I have been on maternity leave since late March. That means I was already finishing all my jobs and had saved a decent buffer for the coming months. In addition, as a self-employed person you are entitled to the ZEZ benefit during your maternity leave. That is not a lot, but, of course is very welcome. I think if I worked in the coming months I would definitely have felt it. Many friends of mine in the same field are very affected and I find it really painful to see.


What can people do to support you and others in your field?

I see many entrepreneurs starting side hustles. People who cook and deliver food. People who are giving online workshops. I’ve noticed catering businesses provide the opportunity to purchase gift cards. You really don’t have to get involved in everything, but continuing to pump some money into the economy here and there is the only way to keep all of our heads above water. Large companies such as De Bijenkorf, Carglass and Action that adjust their payment terms from, for example, 60 to 120 days are, in my view, directly responsible for the upcoming economic recession. Pay suppliers on time, just hire that one freelancer and stay in touch with each other. Finally, continue to ask yourself, how can we take care of each other with this new reality?


What are your plans for the future?

The focus for the coming months will be on becoming a mom for the first time. I will get back to work in August. I am very curious to see how the world will be doing and how I will feel about going back to work again. For the time being, I think I’ll be itching to get started after the summer. But who knows!


Do you have tips for people who want to start as a photographer?

Plenty of tips! 1) Take the time to learn before training others. Today everyone is a coach. As a result, in a lot of work I miss a certain depth and / or authenticity. They say it takes 10,000 hours to master a skill. That would mean that you have to do something full-time for at least 5 years before you can really do it flawlessly. Something to think about sometimes. 2) Work is not always just fun. On Instagram you can see the cozy cups of coffee and delicious lunches. But not the stressful moment on a Saturday evening because your job is far from finished. Some periods do not always feel equally fertile. In my view, those are the periods in which you learn a lot. 3) Outsource what you’re not good at or don’t feel like doing. I have an accountant and a cleaning lady. Both equally indispensable.

> Goal
Please reproduce word for word the stretch of the interview above starting with "What are your" and going on through "as a photographer?".

> Data provided
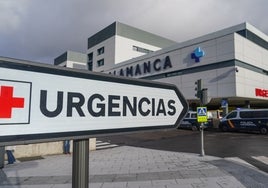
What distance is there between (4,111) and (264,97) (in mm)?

> Answer in full
What are your plans for the future?

The focus for the coming months will be on becoming a mom for the first time. I will get back to work in August. I am very curious to see how the world will be doing and how I will feel about going back to work again. For the time being, I think I’ll be itching to get started after the summer. But who knows!


Do you have tips for people who want to start as a photographer?